By this time the axe had almost done its work in England, and Tower Hill was to see only one more head laid upon the block—that of Simon Fraser, Lord Lovat, who was the last of the Jacobite lords to be executed. Lord Lovat’s long life had begun in 1667, and it had been as wild and vicious as it had been lengthy. Like the Regent Orléans, he might very justly have been called a “fanfaron de vice.” In his youth he had lived in Paris, where he had become a Roman Catholic, if such a man as Lovat could be said to have any religion. He enjoyed what was probably a unique experience in that he was imprisoned both in the Bastille and in the Tower, for although there is no authority for saying that he was the only man who underwent imprisonment in the great State prisons of England and of France, on the other hand, there is also no authority for saying that he was not. He had been in the Bastille in 1702, on the charge of having betrayed a Jacobite plot to the English Government. Although not actually in arms during the “’45” rebellion, Lovat had kept up a correspondence with the Young Pretender; and this correspondence cost him his life. When captured at the Isle of Moran, after the Battle of Culloden, he was so infirm that he had to be carried to Edinburgh in a litter, and thence in the same way to Berwick, and so to London.

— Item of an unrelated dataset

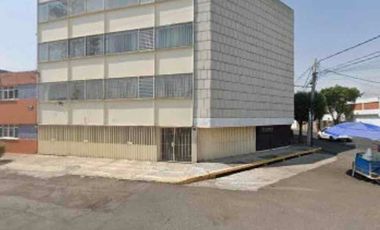 Edificio con 6 departamentos para oficinas/ habitar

The Effigie of the late CHARLES RATCLIFFE Esqr. who was beheaded on little Tower Hill, Monday Decemr 8th. 1746. for being concern’d in the Rebellion in the Year 1745.

It was at the White Hart at St Albans that Hogarth met him, and there it was that great artist painted the admirable little full-length portrait of the old Jacobite, which is now in the National Portrait Gallery. Hogarth used to say that he painted Lovat as he sat counting up the numbers of the rebel forces on his fingers. The engraving of this portrait, taken by the artist himself, had an immense success at the time, the printing press being kept employed day and night, and for a considerable time Hogarth made twelve pounds a day by its sale.